人群中的傅时雪见状本想要去扶,却被林润和一把拉住,圈的紧紧的,忍不住轻笑道:“这么多人在,你去凑什么热闹,看来看去,还是本将军的娘子最好。”他们成婚时,两人都紧张的不行,生怕出了什么意外,一干人等怎么吩咐便怎么来,丝毫不敢有一丝差错,终是最后顺利将所有礼仪行完,抱得美人归。看来要想顺利娶到心爱之人,果真是一丝差错都不能有啊。如今看着赵觞和尹阿,没得两人进了洞房估计是要打起来了。
傅时雪娇笑着白了他一眼,任他将自己搂在怀里。
“怎么只有你一人,姐姐呢?”林润和抱了许久才发现好像少了些什么,当下抬头巡视一周才发现殿中早没了赵筠谣的影子,有些不解的看向傅时雪。

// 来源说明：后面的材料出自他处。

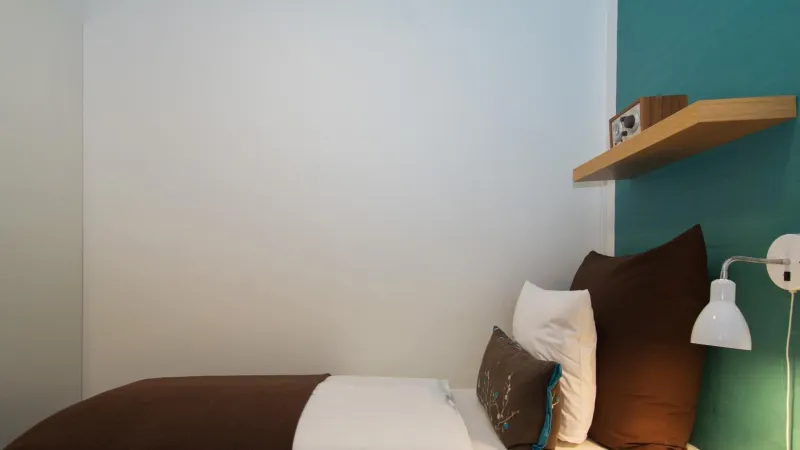Billede 76 af Best Western Hotel Herman Bang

“大哥哥新作了几幅画,本想叫我给他评来着,奈何我才疏学浅,只能托了筠谣姐姐前去应付他了啊,姐姐才高八斗,想来定是能让大哥哥受益匪浅的。”她淡淡的笑了笑,目光始终不离大殿中央手忙脚乱的两人,有些心不在焉的回答他。
林润和不置可否,当下也不再多问,只随她一道站着继续看那热闹的场面。
原本摔倒在地的赵觞见状立马起身要去扶尹阿,却见她身边零零散散了落了一地的点心,当下涨红了脸,有些气急败坏,恨铁不成钢道:“大婚之日还要如此丢本王的脸吗?这小女子!”

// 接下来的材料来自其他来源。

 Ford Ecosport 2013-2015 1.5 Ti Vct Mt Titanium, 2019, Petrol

“谁让你们一天都不让我吃东西,想把我饿昏吗?”尹阿倒也不客气,扶了扶顶上有些斜的凤冠,坐在地上梗着脖子直接顶了回去。
赵觞被气的哑口无言,当下又不好发作,无奈只剩一双燃着怒火的双眸狠狠的瞪着她。
众人又是一阵哄堂大笑,皇帝看着两人也是颇为头疼,待二人行完礼赶紧将他们打发走了。一众人等实相的拜别了皇帝与懿贵妃,也通通往宁王府去了。